◆ **Excerpt to read**:
1. Introduction
One of the main objectives of quantitative research is the modelling and approximation of multivariate distributions. A multivariate model should be flexible enough to capture the stylized facts of empirical finance. Moreover, increasing interest in short-term quantitative risk management requires the time-variability of such models. The current paper builds on two actively developing areas of financial econometrics: copulae and high-frequency data. On the one hand, copulae appear to be a helpful tool to analyse complex dependence structures, evaluate the risk, and are therefore widely used to price financial derivatives, see
Embrechts et al. (
2003),
Rodriguez (
2007),
Hofert and Scherer (
2011),
Krämer et al. (
2013). On the other hand, models based on high-frequency data yield superior predictions in comparison to approaches based on daily data. Among others,
Andersen et al. (
2002),
Barndorff-Nielsen and Shephard (
2004) and
Zhang et al. (
2005) made it possible to compute the daily realized covariances from high-frequency data. Many researchers have implemented the obtained realized measures to model financial time series. Most of those studies, however, employ models where the realized correlation matrix directly characterizes the multivariate distribution, see, for example,
Bauer and Vorkink (
2011),
Chiriac and Voev (
2011),
Jin and Maheu (
2012), or address GARCH type models, for example,
Hansen et al. (
2014),
Bauwens et al. (
2012),
Noureldin et al. (
2012),
Bollerslev et al. (
2016). There are only a limited number of studies which discuss the implementation of high-frequency data in copula models.
Breymann et al. (
2003) and
Dias and Embrechts (
2004) employ copulae to study the properties of intraday log-returns.
Creal et al. (
2013) consider an autoregressive updating equation and improve the predictive power in
Salvatierra and Patton (
2015) by including the lagged realized volatility in the equation.

◆ **Source material**:
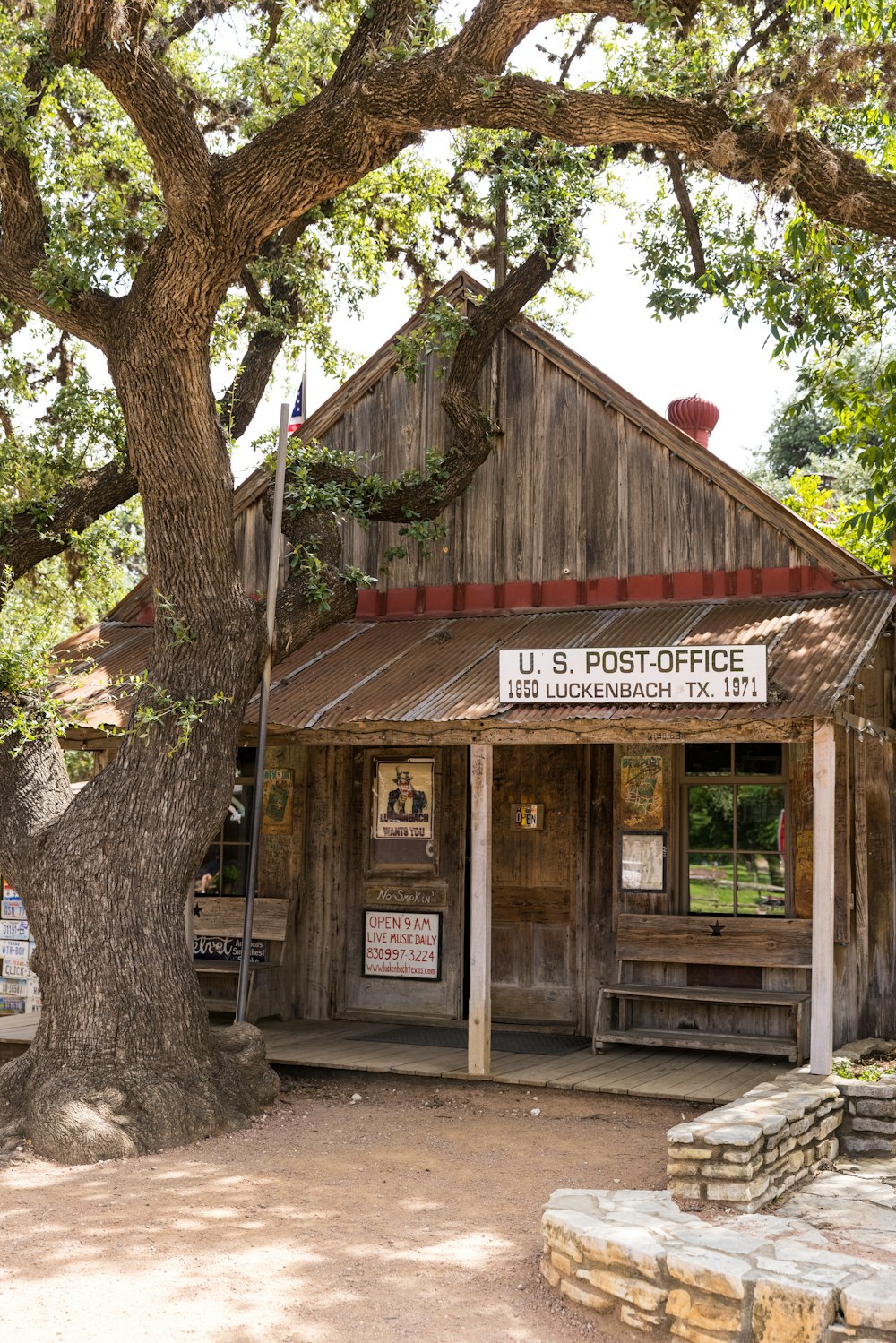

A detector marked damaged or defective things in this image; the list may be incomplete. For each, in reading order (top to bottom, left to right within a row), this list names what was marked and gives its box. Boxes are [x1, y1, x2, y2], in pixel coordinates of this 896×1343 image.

◆ **Problem description**:
Copy out the introduction on copulae and high-frequency data above, word for word and in full.

◆ **Exercise answer**:
1. Introduction
One of the main objectives of quantitative research is the modelling and approximation of multivariate distributions. A multivariate model should be flexible enough to capture the stylized facts of empirical finance. Moreover, increasing interest in short-term quantitative risk management requires the time-variability of such models. The current paper builds on two actively developing areas of financial econometrics: copulae and high-frequency data. On the one hand, copulae appear to be a helpful tool to analyse complex dependence structures, evaluate the risk, and are therefore widely used to price financial derivatives, see
Embrechts et al. (
2003),
Rodriguez (
2007),
Hofert and Scherer (
2011),
Krämer et al. (
2013). On the other hand, models based on high-frequency data yield superior predictions in comparison to approaches based on daily data. Among others,
Andersen et al. (
2002),
Barndorff-Nielsen and Shephard (
2004) and
Zhang et al. (
2005) made it possible to compute the daily realized covariances from high-frequency data. Many researchers have implemented the obtained realized measures to model financial time series. Most of those studies, however, employ models where the realized correlation matrix directly characterizes the multivariate distribution, see, for example,
Bauer and Vorkink (
2011),
Chiriac and Voev (
2011),
Jin and Maheu (
2012), or address GARCH type models, for example,
Hansen et al. (
2014),
Bauwens et al. (
2012),
Noureldin et al. (
2012),
Bollerslev et al. (
2016). There are only a limited number of studies which discuss the implementation of high-frequency data in copula models.
Breymann et al. (
2003) and
Dias and Embrechts (
2004) employ copulae to study the properties of intraday log-returns.
Creal et al. (
2013) consider an autoregressive updating equation and improve the predictive power in
Salvatierra and Patton (
2015) by including the lagged realized volatility in the equation.